SELECTED EXCERPT
Before Nehalem, Intel processors were operating at a reference frequency called the nominal frequency, meaning all instructions were executed at this base nominal frequency. With Nehalem, Intel introduced Turbo Boost Technology (TBT). TBT is a microprocessor technology developed by Intel that attempts to enable temporary higher performance by opportunistically and automatically changing the P-state (frequency/voltage pair, according to ACPI terminology presented in section 4.5). This feature automatically kicks in on TBT-enabled processors when there is sufficient headroom – subject to power rating, temperature rating and current limits.

With Intel TBT, instructions can be executed at a higher frequency than nominal if those instructions running at nominal frequency were below the TDP of the processor. Therefore, under TBT, instructions can be boosted at a frequency higher than nominal until they reach processor TDP. Later with Sandy Bridge, Intel introduced Intel Turbo Boost Technology 2.0 and then Intel Turbo Boost Max 3.0 in 2016 with Broadwell (WikiChip n.d.), which we will present in section 5.1.

With the introduction of AVX 2.0 instructions (and later with AVX-512 instructions), as these more powerful instructions are using more power than SSE instructions at the same frequency, Intel introduced an AVX 2.0 base frequency and AVX-512 base frequency lower than base non-AVX frequency to take into account these differences of power consumption depending on the type of instructions executed.

Table 4.4 shows the base frequency for non-AVX, AVX 2.0 and AVX-512 instructions for different Xeon Skylake SKUs (Intel Xeon Scalable Specifications 2018). Columns show the maximum core frequency in Turbo mode for each number of active cores.

Image

Table 4.4. Base and Turbo frequency for non-AVX, AVX 2.0 and AVX-512 instructions on 6xxx Skylake processors

As we can see, the AVX-512 base frequencies are lower than AVX 2.0 base frequencies, which themselves are lower than non-AVX frequencies.

4.2. Trends in power consumption for GPUs

The trend of increasing power consumption and number of transistors and performance per chip we described in section 4.1 is not unique to processors. Accelerators and GPUs have been following the same evolution. Table 4.5 presents for NVIDIA GPU from 2009 to 2017 the same data as Table 4.1 for Intel Xeon processors. Content is gathered from GPU Database (n.d.) and NVIDIA (2017). This table does not report the Volta Tensor cores, which we will discuss in section 4.4.

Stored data
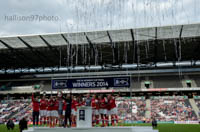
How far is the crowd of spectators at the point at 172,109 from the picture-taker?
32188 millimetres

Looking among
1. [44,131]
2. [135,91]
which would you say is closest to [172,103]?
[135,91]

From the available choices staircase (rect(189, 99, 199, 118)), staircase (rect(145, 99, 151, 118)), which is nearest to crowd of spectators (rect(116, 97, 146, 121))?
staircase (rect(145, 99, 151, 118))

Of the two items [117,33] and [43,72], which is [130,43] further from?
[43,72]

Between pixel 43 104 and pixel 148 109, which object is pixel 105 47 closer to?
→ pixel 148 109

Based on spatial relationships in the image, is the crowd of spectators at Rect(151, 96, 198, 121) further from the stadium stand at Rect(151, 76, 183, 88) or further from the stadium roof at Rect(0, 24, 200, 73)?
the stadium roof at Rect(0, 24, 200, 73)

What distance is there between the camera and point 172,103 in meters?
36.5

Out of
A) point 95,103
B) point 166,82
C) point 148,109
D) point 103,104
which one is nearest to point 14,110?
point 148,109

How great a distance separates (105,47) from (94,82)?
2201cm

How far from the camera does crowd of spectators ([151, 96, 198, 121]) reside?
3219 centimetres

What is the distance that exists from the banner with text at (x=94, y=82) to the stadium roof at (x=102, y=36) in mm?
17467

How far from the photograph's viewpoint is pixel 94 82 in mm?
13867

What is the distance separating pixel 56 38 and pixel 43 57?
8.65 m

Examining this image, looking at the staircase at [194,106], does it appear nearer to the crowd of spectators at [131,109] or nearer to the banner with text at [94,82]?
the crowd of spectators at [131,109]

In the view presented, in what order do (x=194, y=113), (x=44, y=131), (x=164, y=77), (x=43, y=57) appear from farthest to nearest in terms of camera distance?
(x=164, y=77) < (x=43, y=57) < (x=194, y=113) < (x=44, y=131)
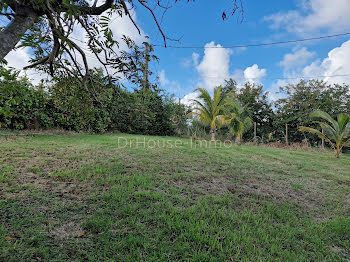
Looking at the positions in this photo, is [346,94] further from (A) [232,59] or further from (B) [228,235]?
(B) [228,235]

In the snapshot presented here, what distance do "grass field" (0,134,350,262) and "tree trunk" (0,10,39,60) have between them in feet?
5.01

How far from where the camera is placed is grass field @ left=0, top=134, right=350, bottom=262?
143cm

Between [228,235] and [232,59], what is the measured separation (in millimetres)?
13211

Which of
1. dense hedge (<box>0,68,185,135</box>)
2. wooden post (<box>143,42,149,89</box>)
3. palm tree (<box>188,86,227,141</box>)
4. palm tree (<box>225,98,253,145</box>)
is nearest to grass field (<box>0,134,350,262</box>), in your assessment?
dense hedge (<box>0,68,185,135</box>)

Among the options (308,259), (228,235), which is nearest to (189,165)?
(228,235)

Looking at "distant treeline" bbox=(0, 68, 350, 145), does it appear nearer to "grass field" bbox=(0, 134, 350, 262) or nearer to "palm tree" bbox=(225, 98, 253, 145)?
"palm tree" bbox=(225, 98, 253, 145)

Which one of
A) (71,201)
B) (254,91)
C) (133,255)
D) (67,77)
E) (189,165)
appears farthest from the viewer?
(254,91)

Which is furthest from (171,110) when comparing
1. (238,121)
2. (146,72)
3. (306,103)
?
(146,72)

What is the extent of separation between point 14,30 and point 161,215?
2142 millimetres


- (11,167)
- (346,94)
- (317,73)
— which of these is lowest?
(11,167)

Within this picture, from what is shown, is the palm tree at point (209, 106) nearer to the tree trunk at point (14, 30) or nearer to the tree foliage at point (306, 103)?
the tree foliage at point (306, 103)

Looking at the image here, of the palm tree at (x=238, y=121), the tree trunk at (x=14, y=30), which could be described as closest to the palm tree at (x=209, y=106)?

==

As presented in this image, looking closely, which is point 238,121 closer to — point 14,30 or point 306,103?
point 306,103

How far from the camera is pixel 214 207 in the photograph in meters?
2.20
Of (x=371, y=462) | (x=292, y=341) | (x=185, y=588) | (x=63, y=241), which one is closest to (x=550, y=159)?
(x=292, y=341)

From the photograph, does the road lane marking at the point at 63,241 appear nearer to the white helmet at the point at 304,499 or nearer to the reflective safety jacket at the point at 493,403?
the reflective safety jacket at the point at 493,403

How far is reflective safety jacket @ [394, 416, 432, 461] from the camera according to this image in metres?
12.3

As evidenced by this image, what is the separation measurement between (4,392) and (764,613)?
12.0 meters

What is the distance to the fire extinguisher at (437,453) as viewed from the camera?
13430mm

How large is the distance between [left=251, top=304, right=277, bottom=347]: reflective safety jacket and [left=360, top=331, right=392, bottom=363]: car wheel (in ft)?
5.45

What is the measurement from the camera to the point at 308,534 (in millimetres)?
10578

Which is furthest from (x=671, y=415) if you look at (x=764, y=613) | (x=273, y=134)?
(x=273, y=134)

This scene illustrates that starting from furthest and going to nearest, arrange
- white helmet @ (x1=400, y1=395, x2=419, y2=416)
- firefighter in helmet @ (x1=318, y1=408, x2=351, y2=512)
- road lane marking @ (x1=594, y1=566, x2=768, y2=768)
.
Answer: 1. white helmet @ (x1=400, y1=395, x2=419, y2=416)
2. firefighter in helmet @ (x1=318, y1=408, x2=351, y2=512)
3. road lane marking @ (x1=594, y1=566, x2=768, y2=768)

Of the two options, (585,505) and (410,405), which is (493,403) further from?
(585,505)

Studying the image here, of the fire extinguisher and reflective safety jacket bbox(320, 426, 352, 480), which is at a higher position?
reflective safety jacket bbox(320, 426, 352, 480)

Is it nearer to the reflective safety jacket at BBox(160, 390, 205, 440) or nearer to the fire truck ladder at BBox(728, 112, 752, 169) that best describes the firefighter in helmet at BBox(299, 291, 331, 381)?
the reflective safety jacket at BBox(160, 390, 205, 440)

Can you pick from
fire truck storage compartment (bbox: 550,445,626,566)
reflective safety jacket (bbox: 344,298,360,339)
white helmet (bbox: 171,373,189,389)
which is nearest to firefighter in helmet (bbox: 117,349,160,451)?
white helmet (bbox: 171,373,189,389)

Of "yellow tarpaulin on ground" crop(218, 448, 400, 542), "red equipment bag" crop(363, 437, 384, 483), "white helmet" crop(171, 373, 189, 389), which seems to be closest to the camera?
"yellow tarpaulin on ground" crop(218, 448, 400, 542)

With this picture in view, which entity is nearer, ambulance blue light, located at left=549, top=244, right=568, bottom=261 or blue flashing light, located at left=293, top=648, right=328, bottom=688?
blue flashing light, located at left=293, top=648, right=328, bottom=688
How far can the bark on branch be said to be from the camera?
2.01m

==

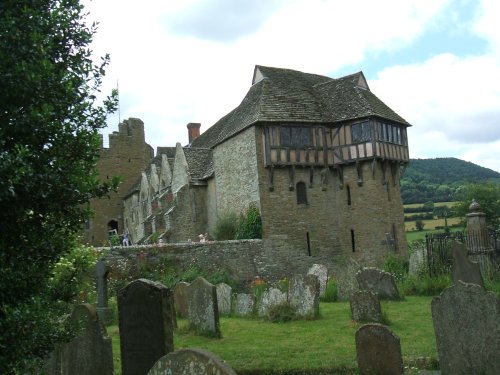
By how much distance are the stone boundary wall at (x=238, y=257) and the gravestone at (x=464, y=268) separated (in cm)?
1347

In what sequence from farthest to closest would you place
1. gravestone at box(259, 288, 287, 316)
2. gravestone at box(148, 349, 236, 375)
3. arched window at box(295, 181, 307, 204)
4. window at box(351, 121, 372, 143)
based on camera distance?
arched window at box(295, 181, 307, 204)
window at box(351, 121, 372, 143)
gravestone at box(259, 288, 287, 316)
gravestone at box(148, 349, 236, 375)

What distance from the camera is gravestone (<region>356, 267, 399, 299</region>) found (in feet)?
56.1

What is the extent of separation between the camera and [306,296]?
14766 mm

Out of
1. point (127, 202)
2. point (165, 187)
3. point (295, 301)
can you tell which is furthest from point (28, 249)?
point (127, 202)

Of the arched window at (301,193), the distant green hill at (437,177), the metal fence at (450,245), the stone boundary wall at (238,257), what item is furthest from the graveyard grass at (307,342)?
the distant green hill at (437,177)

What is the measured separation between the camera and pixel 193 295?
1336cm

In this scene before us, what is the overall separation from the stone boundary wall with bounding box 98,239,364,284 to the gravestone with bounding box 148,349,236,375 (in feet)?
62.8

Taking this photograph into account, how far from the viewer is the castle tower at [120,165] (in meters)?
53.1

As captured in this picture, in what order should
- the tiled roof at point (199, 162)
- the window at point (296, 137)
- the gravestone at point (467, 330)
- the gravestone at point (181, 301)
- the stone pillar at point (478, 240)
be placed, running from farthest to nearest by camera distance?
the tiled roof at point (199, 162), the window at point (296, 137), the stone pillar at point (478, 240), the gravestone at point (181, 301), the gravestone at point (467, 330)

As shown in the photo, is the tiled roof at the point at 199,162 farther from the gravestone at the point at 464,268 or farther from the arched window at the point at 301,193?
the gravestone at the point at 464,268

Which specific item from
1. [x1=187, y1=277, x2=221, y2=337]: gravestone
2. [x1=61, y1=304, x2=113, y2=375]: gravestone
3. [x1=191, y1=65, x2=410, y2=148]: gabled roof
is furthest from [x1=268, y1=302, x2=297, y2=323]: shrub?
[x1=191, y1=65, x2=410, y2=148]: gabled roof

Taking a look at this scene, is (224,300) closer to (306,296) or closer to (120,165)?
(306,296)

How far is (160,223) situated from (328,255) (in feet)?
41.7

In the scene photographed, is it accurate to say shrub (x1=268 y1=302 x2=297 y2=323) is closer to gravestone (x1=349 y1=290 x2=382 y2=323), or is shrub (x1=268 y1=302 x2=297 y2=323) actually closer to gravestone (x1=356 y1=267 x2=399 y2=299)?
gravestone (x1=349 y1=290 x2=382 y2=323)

DIRECTIVE
According to the excerpt on processor frequencies, with which Intel processor generation was Turbo Boost Technology introduced? The records have nothing to do with the excerpt.

FINISHED ANSWER
Nehalem.